The title is the question: why do obvious duplicate questions on MSE get upvoted, answered, and their answers upvoted? And what can be done to prevent this? Here is an example: https://math.stackexchange.com/questions/576520/does-sum-n-1-infty-frac-1-n-diverge . This question had about 3 upvotes when I saw it, and several people answered it. One of the answers had 5 upvotes! Probably many of the people who answered knew that the question was almost certainly a duplicate. I don't blame the OP, who probably had no idea. I saw the same thing happen a week or two ago when, for the umpteenth time, someone asked how to evaluate $\int_0^\infty e^{-x^2}\,dx$.
I don't think the same question should get answered multiple times on MSE unless someone has a truly original answer, and there are only so many good ways to show the harmonic series diverges. I know I can flag such questions as duplicates, and leave a comment to the OP with a link to a previous question.

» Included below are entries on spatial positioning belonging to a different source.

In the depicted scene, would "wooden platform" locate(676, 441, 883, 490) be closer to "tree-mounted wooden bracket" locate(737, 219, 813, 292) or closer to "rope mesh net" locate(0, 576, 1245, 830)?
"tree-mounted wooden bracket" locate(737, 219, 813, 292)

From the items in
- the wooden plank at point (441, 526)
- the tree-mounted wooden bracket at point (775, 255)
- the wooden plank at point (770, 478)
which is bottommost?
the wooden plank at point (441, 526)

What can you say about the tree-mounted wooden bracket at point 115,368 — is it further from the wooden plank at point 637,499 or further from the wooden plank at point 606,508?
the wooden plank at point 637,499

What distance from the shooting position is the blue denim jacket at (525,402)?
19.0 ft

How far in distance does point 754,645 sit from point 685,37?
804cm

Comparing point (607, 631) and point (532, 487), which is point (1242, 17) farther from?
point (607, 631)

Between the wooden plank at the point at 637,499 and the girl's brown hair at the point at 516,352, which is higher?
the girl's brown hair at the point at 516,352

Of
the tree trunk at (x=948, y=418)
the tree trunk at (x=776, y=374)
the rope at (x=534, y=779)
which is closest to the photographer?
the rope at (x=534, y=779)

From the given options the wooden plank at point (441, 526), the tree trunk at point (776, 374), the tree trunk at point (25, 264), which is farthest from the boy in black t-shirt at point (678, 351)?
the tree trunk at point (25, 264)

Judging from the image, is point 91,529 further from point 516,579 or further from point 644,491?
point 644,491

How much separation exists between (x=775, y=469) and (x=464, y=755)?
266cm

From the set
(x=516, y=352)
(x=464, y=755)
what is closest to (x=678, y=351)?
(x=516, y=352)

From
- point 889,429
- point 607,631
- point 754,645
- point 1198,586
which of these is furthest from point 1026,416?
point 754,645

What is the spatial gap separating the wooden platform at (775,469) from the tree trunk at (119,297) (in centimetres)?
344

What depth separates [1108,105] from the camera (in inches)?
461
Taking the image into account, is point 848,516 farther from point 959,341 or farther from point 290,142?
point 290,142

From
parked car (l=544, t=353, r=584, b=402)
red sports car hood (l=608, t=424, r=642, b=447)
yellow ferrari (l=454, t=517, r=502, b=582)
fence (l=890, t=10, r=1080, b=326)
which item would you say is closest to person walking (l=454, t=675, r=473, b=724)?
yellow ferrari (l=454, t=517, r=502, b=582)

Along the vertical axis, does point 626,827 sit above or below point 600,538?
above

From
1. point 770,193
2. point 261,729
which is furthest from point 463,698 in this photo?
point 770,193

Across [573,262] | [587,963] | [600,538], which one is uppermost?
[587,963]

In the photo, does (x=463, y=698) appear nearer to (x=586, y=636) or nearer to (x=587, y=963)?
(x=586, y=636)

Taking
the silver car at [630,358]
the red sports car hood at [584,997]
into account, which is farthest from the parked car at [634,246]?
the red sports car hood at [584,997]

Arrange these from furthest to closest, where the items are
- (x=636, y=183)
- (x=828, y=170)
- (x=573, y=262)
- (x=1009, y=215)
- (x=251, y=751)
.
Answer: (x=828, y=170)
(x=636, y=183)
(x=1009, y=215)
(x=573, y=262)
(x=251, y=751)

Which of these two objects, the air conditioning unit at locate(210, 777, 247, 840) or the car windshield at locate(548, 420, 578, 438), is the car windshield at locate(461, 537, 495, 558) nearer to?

I can downvote an answer because it is certainly equivalent to a previous answer to the same question. But I think downvoting answers costs me a small number of points, so I'm reluctant to do it.

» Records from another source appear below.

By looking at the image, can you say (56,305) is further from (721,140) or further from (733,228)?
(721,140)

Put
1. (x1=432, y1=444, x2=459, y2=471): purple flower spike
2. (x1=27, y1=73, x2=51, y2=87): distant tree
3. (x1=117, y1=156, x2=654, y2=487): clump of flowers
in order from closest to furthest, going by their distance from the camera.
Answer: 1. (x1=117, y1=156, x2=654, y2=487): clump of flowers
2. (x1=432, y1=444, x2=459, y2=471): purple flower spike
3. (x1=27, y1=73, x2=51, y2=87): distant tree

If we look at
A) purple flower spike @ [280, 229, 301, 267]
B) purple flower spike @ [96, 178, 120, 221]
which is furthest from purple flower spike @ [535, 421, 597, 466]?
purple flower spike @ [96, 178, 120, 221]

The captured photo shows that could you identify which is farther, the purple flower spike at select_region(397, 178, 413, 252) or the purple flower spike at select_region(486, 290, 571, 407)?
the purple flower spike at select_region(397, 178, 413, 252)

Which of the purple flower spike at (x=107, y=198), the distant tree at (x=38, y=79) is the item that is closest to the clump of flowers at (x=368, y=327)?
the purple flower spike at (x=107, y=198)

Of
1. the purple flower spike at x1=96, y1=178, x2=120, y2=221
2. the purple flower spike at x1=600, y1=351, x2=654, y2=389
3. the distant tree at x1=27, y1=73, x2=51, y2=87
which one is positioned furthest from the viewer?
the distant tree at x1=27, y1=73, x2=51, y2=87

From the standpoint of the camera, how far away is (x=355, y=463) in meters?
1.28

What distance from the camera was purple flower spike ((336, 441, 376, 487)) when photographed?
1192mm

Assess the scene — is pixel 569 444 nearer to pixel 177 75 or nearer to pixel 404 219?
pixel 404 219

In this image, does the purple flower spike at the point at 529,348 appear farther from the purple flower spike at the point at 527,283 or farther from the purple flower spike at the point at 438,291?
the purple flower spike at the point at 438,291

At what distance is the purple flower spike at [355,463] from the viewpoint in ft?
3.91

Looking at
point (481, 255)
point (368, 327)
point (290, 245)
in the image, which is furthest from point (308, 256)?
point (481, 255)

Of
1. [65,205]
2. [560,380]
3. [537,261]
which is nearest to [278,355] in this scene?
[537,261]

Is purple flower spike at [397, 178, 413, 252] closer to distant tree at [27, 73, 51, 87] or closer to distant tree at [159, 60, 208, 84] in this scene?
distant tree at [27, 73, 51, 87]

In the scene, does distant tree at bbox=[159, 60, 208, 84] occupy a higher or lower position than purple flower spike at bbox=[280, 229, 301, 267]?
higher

By the way, there is a related question at: http://meta.math.stackexchange.com/questions/4975/downvoting-because-of-duplication
I had trouble thinking of good tags for this question, so feel welcome to add more or remove the ones I used if you don't think they fit. There is an (exact-duplicate) tag, but I'm guessing it is for people who go fishing for answers to their homework problems by asking the same question several times.